Pape François, le CICJ a été institué immédiatement après la Seconde Guerre mondiale, suite à une rencontre historique tenue en Suisse et appelée « Une conférence d’urgence sur l’antisémitisme ». Ses fameux « Dix points de Seelisberg » ont non seulement servi de précurseurs à Nostra Aetate, mais ils ont aussi donné naissance au CICJ. Aujourd’hui, le CICJ est une association de quarante organisations nationales provenant de plus de trente pays sur les cinq continents, vouée à la promotion du respect et de l’enrichissement mutuel des chrétiens et des juifs selon plusieurs modalités. Une organisation nationale membre du CICJ fédère 80 groupes de dialogue issus de la base. Une douzaine de centres universitaires de recherche et d’éducation collaborent dans une autre. Certaines appuient des interactions officielles entre des rabbins juifs et des membres des clergés chrétiens. Notre diversité est illustrée par les membres de notre Comité exécutif qui inclut des juifs et des chrétiens d’Australie, du Chili, de la République tchèque, de France, d’Allemagne, d’Israël et des États-Unis d’Amérique. Nous parrainons aussi le Conseil du Jeune Leadership, pour inculquer aux générations futures l’importance du dialogue, et le Forum Abrahamique International pour promouvoir des relations trilatérales entre juifs, chrétiens et musulmans.

Notre congrès a pour thème le passé, le présent et l’avenir de notre « chemin d’amitié ». Nous avons le sentiment que le voyage vient à peine de commencer. Un héritage d’environ dix-huit siècles d’éloignement et d’animosité ne peut être effacé en à peine 50 ans. Nous avons à nous débarrasser de vieilles habitudes de suspicion et de caricature. Nous avons à élaborer ensemble de nouvelles théologies de notre relation spirituelle. Nous avons partagé avec vous une déclaration intitulée « Célébrer et approfondir la nouvelle relation entre chrétiens et juifs » [link will be active after publication! CM] que nous avons préparée comme élément de ce congrès.
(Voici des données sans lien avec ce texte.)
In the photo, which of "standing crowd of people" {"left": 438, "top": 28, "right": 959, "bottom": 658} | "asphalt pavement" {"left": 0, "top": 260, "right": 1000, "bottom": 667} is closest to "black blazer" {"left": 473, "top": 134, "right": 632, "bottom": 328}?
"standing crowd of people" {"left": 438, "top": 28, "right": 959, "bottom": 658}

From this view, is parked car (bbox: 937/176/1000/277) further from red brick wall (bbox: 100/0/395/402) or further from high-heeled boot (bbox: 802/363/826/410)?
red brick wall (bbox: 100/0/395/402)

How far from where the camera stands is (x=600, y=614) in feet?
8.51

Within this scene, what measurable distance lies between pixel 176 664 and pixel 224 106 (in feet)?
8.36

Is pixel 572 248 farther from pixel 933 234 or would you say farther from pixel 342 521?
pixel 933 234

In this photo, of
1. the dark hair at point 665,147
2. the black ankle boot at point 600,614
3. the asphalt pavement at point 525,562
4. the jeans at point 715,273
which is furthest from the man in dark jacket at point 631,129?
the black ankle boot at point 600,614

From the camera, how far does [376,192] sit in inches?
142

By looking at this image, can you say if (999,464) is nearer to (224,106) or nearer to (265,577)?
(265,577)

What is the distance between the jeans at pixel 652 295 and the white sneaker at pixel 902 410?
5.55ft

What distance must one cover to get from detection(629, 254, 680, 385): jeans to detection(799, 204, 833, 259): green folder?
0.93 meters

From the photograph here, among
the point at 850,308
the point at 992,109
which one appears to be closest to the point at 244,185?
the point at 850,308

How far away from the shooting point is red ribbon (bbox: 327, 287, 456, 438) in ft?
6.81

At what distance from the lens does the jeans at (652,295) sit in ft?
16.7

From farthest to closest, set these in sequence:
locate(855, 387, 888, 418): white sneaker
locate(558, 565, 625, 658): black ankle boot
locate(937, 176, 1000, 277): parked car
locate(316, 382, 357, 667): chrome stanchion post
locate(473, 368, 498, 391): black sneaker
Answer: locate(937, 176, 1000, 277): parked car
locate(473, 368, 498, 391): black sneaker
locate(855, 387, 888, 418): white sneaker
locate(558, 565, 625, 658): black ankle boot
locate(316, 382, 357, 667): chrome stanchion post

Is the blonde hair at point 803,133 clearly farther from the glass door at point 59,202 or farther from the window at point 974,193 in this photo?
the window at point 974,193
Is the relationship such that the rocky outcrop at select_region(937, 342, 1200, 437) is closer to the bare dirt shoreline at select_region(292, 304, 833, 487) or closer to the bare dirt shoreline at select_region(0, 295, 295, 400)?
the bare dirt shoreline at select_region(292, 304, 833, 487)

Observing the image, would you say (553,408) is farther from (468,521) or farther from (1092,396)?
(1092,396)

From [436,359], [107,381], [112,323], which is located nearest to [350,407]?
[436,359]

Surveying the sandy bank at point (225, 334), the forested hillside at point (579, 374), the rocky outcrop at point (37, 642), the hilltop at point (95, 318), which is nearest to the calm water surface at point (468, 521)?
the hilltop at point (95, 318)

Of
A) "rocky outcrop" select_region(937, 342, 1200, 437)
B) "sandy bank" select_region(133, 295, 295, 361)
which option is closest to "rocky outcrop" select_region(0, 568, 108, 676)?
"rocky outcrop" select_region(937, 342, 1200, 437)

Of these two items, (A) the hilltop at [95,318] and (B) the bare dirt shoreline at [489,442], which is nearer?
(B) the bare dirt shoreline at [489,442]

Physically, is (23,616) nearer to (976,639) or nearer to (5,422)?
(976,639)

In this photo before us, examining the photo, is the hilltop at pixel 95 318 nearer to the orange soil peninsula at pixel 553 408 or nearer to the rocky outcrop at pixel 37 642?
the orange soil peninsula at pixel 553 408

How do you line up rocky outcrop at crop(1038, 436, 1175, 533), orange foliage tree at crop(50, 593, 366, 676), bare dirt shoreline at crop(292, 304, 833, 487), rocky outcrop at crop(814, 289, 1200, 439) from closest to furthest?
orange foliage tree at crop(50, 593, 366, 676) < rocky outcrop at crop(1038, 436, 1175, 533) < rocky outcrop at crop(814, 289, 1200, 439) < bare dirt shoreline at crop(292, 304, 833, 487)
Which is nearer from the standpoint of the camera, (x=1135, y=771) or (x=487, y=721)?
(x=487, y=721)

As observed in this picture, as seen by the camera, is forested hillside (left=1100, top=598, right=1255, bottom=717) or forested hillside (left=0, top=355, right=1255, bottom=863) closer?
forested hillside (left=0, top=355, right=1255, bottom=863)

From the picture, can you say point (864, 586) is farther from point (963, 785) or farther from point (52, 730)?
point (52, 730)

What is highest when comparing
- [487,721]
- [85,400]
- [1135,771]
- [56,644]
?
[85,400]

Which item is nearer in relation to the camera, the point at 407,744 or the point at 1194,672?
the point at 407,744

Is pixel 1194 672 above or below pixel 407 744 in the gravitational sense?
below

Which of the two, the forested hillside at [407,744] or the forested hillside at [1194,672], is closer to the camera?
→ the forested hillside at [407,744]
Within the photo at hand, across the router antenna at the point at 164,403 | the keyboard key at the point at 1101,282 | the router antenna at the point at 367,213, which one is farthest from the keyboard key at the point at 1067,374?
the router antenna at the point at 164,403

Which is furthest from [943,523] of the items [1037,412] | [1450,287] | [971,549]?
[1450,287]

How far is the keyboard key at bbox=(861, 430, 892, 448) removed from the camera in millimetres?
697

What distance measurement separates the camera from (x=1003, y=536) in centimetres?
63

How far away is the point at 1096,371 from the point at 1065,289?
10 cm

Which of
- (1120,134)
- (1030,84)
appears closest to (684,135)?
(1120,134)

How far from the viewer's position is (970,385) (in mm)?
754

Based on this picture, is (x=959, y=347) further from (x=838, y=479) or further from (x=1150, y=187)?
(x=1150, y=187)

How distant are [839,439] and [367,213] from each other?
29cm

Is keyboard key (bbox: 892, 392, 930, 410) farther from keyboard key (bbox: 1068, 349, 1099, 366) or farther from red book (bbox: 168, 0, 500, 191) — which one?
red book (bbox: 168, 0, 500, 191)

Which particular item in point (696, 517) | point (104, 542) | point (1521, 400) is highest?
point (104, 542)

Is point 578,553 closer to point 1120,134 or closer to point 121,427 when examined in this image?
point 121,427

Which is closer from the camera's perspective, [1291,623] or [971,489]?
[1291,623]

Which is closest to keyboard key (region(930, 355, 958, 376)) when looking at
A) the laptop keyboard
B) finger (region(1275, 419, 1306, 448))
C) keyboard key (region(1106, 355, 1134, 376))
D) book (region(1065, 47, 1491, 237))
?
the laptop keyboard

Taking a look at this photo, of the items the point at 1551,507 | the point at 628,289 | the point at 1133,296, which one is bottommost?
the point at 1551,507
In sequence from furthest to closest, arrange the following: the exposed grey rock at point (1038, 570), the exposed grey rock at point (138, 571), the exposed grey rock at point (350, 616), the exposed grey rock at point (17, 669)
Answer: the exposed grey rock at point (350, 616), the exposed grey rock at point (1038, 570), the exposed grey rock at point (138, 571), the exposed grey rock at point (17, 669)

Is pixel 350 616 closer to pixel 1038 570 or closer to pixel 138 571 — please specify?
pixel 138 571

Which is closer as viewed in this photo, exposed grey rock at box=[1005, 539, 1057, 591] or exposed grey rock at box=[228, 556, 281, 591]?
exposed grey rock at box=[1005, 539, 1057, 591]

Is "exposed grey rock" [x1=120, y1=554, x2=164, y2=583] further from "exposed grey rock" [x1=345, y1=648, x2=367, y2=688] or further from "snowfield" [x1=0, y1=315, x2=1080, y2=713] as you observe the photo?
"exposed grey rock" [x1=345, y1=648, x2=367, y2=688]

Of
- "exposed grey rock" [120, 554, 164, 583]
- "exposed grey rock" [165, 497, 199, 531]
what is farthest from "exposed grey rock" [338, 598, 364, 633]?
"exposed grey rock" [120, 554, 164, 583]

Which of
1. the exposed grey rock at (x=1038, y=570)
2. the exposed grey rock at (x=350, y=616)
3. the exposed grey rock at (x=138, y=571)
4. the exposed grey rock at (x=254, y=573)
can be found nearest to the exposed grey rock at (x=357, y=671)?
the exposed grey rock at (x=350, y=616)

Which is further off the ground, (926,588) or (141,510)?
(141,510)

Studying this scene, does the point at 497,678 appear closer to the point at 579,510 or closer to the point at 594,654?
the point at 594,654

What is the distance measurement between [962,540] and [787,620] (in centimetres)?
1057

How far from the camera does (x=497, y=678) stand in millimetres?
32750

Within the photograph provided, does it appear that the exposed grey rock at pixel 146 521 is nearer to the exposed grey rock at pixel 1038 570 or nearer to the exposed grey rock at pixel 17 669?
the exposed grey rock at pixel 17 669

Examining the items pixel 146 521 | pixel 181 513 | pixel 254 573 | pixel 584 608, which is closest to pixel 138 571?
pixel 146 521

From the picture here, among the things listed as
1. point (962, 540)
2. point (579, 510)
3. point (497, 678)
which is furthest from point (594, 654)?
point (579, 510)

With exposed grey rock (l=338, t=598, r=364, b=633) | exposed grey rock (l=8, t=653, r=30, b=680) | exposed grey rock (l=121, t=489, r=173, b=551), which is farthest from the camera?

Aujourd’hui, toutefois, c’est le moment de célébrer le rapprochement béni dont nous faisons l’expérience ensemble. Aussi, pape François, pour vous remercier de vos apports personnels à notre chemin historique d’amitié, nous aimerions vous offrir trois modestes cadeaux symboliques correspondant aux trois parties de notre congrès,  le passé, le présent et  l’avenir. Chaque cadeau sera présenté par un juif et un chrétien, pour symboliser le travail que nous faisons ensemble.

Le passé

Le passé nous a certainement appris que des conversations amicales sont essentielles pour surmonter les divisions entre chrétiens et juifs. En voici un exemple parmi d’autres. Au cours des années 1940, après la Shoah, le théologien Karl Thieme a mené un combat pour éliminer la conviction, largement répandue chez les chrétiens, que les juifs étaient sous la colère de Dieu. Grâce à sa correspondance avec plusieurs juifs, et plus particulièrement avec Martin Buber, il a fait l’expérience de l’amour entre le Dieu saint et le peuple juif et en vint ainsi à relire le chapitre 11 de l’épître aux Romains avec des yeux neufs. Les observations de Karl Thieme ont été par la suite intégrées au paragraphe 4 de Nostra Aetate, y apportant une contribution majeure qui résultait directement de son dialogue avec des juifs et de ce qu’il a appris d’eux.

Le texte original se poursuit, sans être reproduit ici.